Garden Jobs In December – The holidays are a busy time of the year for all gardeners, but for those who love to garden, there is still plenty to do in December.
Harvest the fall vegetable crop. It’s time to start harvesting vegetables from plants sowed in September and October. You can even add more vegetable plants before it gets too cold. They include artichokes, asparagus, beets, broccoli, cabbage, carrots, cauliflower, peas, potatoes and radishes. Note: expect them to grow slower than those vegetables planted in spring.

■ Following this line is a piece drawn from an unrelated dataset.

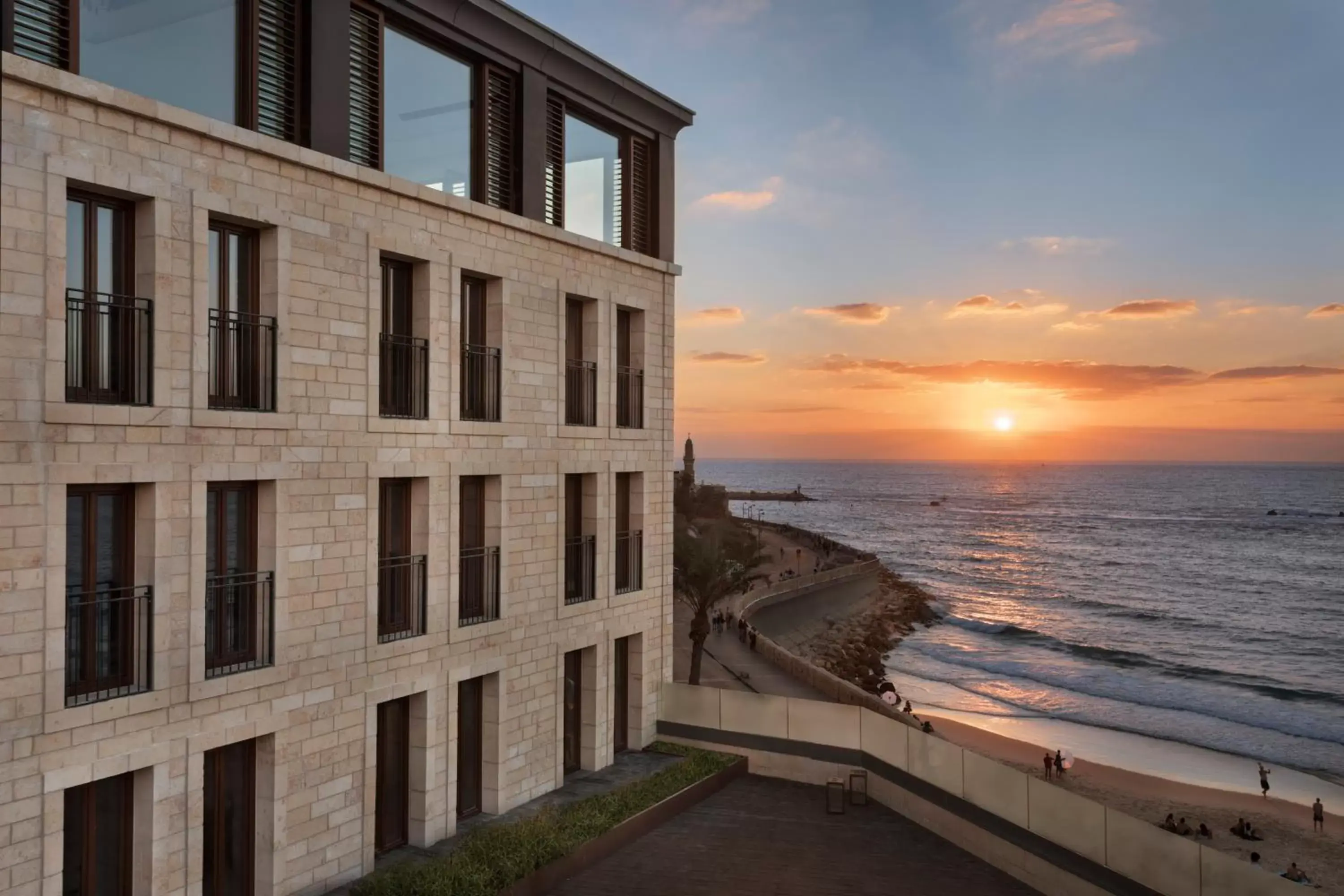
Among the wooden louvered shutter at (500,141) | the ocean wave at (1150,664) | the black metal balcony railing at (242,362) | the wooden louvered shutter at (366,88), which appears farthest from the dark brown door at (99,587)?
the ocean wave at (1150,664)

Plant bare-root fruit trees. Now is the best time to plant bare-root fruit and nut trees such as apricots, apples, cherry, peaches, plums and walnut. You’ll find an assortment at your local nursery. Soak the roots in a bucket of water for an hour before planting Dig a hole large enough to hold the roots. Spread out the roots to encourage growth. Thoroughly water. Cover with a layer of mulch. Keep your tree moist for the first several weeks (regular rainfall will be enough). Bare-root trees are often less expensive than potted trees because they come without the plastic container.
Prune deciduous fruit tree. Prune deciduous trees once they have dropped their leaves. Don’t be afraid to give the tree a healthy trim as they will bounce back nicely in spring.

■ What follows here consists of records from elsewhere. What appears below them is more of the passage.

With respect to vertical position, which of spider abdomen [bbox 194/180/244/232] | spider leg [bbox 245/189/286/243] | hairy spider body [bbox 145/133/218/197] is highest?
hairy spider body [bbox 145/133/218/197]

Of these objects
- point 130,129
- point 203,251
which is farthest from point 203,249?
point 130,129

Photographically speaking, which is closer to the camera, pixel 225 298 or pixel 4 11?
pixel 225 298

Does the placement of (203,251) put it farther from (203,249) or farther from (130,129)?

Fill in bare spots in your lawn. There is still time to seed bare spots in your lawn. If rain is sparse, you’ll need to water regularly.
Start a mulch pile. Rake up leaves and create a homemade mulch pile. Add leaves and grass clippings. Water the pile (if necessary). Turn once a week. You’ll have compost by spring.

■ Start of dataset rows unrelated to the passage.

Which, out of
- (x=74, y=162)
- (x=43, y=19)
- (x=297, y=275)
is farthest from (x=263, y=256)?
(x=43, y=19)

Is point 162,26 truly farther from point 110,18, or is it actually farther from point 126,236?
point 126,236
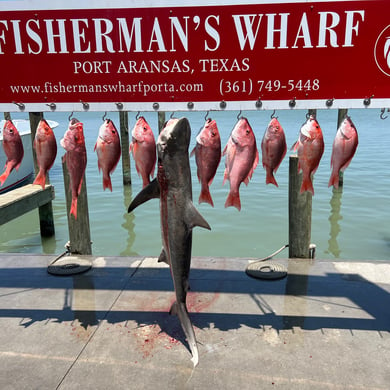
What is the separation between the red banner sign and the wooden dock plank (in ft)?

Remove dead flowers and branches. Gardens can look a bit ragged in winter. Keep them fresh by cutting away dead flowers, leaves and branches. Consider cutting back large trees including pines and oaks if limbs look weak or have become overgrown.
Recycle your Christmas tree. Check with your city on how and when to recycle your Christmas tree after the holidays. Remove all decorations and lights. Most recyclers will accept flocked and unflocked trees.
Extend the life of Poinsettias. During the holidays, keep poinsettias in a cool indoor location-away from heating vents and fireplaces. Once spring arrives next year, cut the stems back. Put them outdoors in the shade during summer and then bring them back indoors in fall. To get the dark red leaves that poinsettias are known for, they’ll need to spend half of the day in total darkness beginning in October. They’ll start blooming-ready for next Christmas-by mid-November.